Vaiko warned that if India goes through with the agreement it would unnecessarily alienate all Tamils in Sri Lanka. He went back to Chennai satisfied that the two Congress leaders sympathised with his viewpoint.
Expert at face-lift
Haryana Chief Minister Om Prakash Chautala, who faces a tough Assembly election early next year, has hired retired Principal Information Officer Ram Mohan Rao to give him a face-lift in the media. Rao, in fact, is often hired for crisis management in media relations. On his retirement as PIO in 1992, he was put in charge of the media for Kashmir, a state which has a notorious reputation for human rights violations. A stint in Trinidad and Tobago was followed by his appointment as media adviser to the former Punjab Chief Minister, Prakash Singh Badal. Subsequently, he was called to restructure the Defence Ministry’s media handling in the wake of the Kargil war. George Fernandes, who took a hammering in the Tehelka affairs, inducted him as his personal media adviser when he returned as defence minister.
Kissa kursi ka
MDMK MP L Ganesan walked up to the front of the Lok Sabha to discuss a problem in his constituency with Home Minister Shivraj Patil. He sat down innocently on the seat next to Patil, not realising that he had committed a major protocol breach. RJD MP Raghunath Jha was the first to raise a hue and cry that an unknown MP was occupying the chair reserved exclusively for the PM, the first seat in the first row. Speaker Somnath Chatterjee tried to mollify tempers by terming the incident unfortunate. Ganesan who is a first-time MP took some seconds to realise that the MPs were all protesting against his behaviour before he beat a hasty retreat to his own seat.
Gained in translation
The bloomer in the BJP press note which referred to Sushma Swaraj as Sushma Gandhi was the handiwork of Sudheendra Kulkarni, the BJP’s star speech writer. Since the note was a criticism of the Congress’s extravagant media campaign felicitating Sonia Gandhi on her birthday, the faux pas was particularly embarrassing. Some BJP men complain privately that such goof-ups are bound to happen if Kulkarni, a workaholic, insists on being ghostwriter for both Vajpayee and Advani as well as drafting the party’s resolutions and preparing summaries of BJP meetings for the media. Besides, Kulkarni, a control freak, does not feel that anyone needs to check his copy.

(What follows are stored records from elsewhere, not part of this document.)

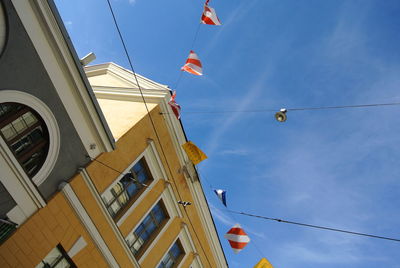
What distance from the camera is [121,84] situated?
52.0ft

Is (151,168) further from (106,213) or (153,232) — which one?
(106,213)

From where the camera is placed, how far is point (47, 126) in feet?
26.6

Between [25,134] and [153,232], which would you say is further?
[153,232]

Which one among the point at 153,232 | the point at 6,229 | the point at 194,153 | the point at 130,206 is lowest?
the point at 6,229

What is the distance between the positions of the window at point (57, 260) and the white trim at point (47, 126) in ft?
7.36

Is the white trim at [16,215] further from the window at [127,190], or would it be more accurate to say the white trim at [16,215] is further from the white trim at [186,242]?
the white trim at [186,242]

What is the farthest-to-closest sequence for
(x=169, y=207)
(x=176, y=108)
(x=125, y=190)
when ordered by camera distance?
1. (x=169, y=207)
2. (x=176, y=108)
3. (x=125, y=190)

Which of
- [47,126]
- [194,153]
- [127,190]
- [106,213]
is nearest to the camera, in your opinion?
[47,126]

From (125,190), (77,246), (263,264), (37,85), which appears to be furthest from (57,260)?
(263,264)

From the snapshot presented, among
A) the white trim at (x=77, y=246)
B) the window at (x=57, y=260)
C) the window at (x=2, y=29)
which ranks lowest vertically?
the window at (x=57, y=260)

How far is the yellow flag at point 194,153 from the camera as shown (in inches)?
511

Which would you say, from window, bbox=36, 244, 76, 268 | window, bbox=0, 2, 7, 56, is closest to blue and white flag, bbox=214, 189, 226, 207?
window, bbox=36, 244, 76, 268

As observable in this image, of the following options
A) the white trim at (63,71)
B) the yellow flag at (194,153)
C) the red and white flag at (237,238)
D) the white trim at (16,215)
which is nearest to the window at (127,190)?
the white trim at (63,71)

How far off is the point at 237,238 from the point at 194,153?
431cm
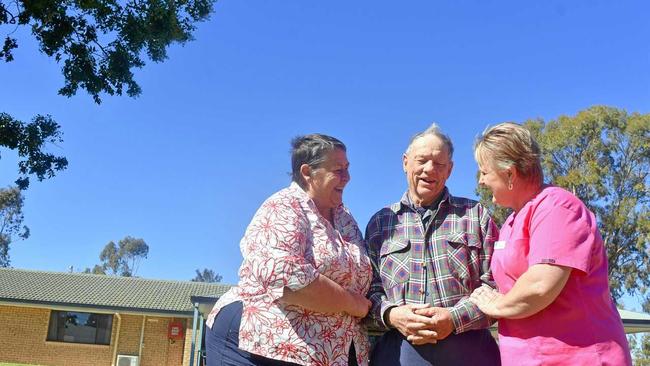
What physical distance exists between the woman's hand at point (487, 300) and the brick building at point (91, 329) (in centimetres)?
1889

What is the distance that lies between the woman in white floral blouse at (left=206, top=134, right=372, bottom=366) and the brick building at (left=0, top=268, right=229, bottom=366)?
60.8ft

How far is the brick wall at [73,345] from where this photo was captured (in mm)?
20625

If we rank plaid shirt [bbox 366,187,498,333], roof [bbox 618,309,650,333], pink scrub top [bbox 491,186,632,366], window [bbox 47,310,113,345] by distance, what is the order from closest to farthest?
1. pink scrub top [bbox 491,186,632,366]
2. plaid shirt [bbox 366,187,498,333]
3. roof [bbox 618,309,650,333]
4. window [bbox 47,310,113,345]

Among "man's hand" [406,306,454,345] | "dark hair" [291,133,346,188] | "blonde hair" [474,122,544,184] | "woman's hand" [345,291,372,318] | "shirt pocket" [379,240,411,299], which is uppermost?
"dark hair" [291,133,346,188]

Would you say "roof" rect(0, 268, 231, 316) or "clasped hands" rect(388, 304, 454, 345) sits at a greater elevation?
"roof" rect(0, 268, 231, 316)

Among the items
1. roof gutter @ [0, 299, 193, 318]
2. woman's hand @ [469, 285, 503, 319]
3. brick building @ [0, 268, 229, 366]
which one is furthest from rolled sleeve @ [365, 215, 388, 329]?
roof gutter @ [0, 299, 193, 318]

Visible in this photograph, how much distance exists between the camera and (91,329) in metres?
21.3

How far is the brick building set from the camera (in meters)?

A more serious concern is that Kulkarni sometimes adds to his draft ideas which do not emanate from those on whose behalf he does the ghostwriting. For instance, in Advani’s recent speech to the national executive, he used the term ‘‘instrument of the divine’’, which caused much comment. It seems Advani was not consulted in advance. Another Kulkarni expression which Advani used recently and puzzled many was the description of Karnataka as ‘‘a low hanging fruit’’. (Presumably he meant the southern state was ripe for picking by the BJP). On an earlier occasion, Advani wanted to emphasise the dangers of encouraging illegal migration in his speech, but he did not expect that his speechwriter would include the strong rider that this could herald the second Partition of the country. Kulkarni even wanted a line that the UPA’s National Advisory Council be abolished to be included in a press note. This observation was detected in time and removed when it was pointed out that the NAC was hardly the BJP’s concern.